Genome-wide specificity of SpCas9-HF1
To test whether SpCas9-HF1 exhibits reduced off-target effects in human cells, we used the genome-wide unbiased identification of double-stranded breaks enabled by sequencing (GUIDE-seq) method8 to assess eight different sgRNAs targeted to sites in the endogenous human EMX1, FANCF, RUNX1, and ZSCAN2 genes. The sequences targeted by these sgRNAs have variable numbers of predicted mismatched sites in the reference human genome (Extended Data Table 1). Assessment of on-target double-stranded oligodeoxynucleotide (dsODN) tag integration (by restriction fragment length polymorphism (RFLP) assay) and indel formation (by T7EI assay) for the eight sgRNAs revealed comparable on-target activities with wild-type SpCas9 and SpCas9-HF1 (Extended Data Figs. 3a and 3b, respectively), demonstrating that these GUIDE-seq experiments were working efficiently and comparably with the two different nucleases.
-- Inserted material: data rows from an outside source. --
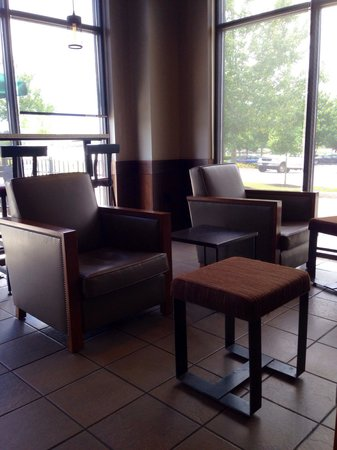 Starbucks : Seating area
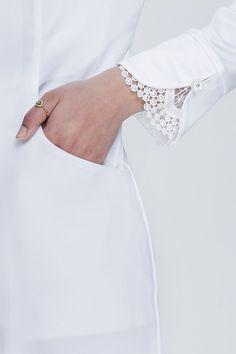 Kurti Sleeves Design, Sleeves Designs For Dresses, Sleeve Designs, Simple Kurta Designs, Kurta Designs Women, Blouse Designs, Abaya Mode, Mode Hijab, Designer Salwar Kameez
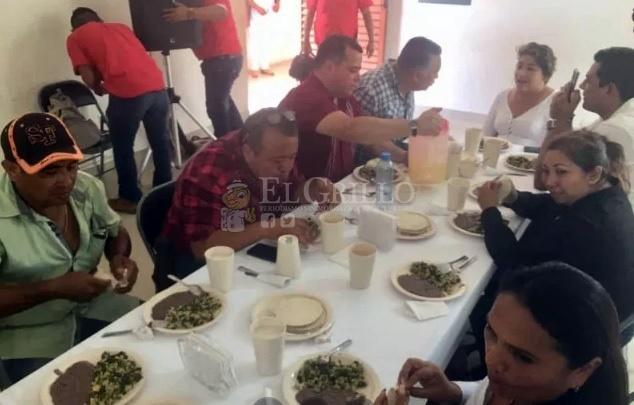 """Un diputado federal se pasa por al arco del triunfo a """"Lechitas"""" y a MORENA"""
These GUIDE-seq experiments showed that with wild-type SpCas9, seven of the eight sgRNAs induced cleavage at multiple off-target sites (ranging from 2 to 25 per sgRNA), whereas the eighth sgRNA (FANCF site 4) did not yield any detectable off-target sites (Figs. 2a and 2b). The off-target sites identified harbored one to six mismatches distributed throughout various positions in the protospacer and/or PAM sequence (Fig. 2c; Extended Data Fig. 4a). However, with SpCas9-HF1, a complete absence of GUIDE-seq detectable off-target events was observed for six of the seven sgRNAs that induced off-target effects with wild-type SpCas9 (Figs. 2a and 2b). Among these seven sgRNAs, only a single detectable genome-wide off-target was identified, for FANCF site 2, at a site harboring one mismatch within the protospacer seed sequence (Fig. 2a). As with wild-type SpCas9, the eighth sgRNA (FANCF site 4) did not yield any detectable off-target cleavage events when tested with SpCas9-HF1 (Fig. 2a). Notably, with all eight sgRNAs, SpCas9-HF1 did not create any new nuclease-induced off-target sites (i.e., not already observed with wild-type SpCas9) detectable by GUIDE-seq.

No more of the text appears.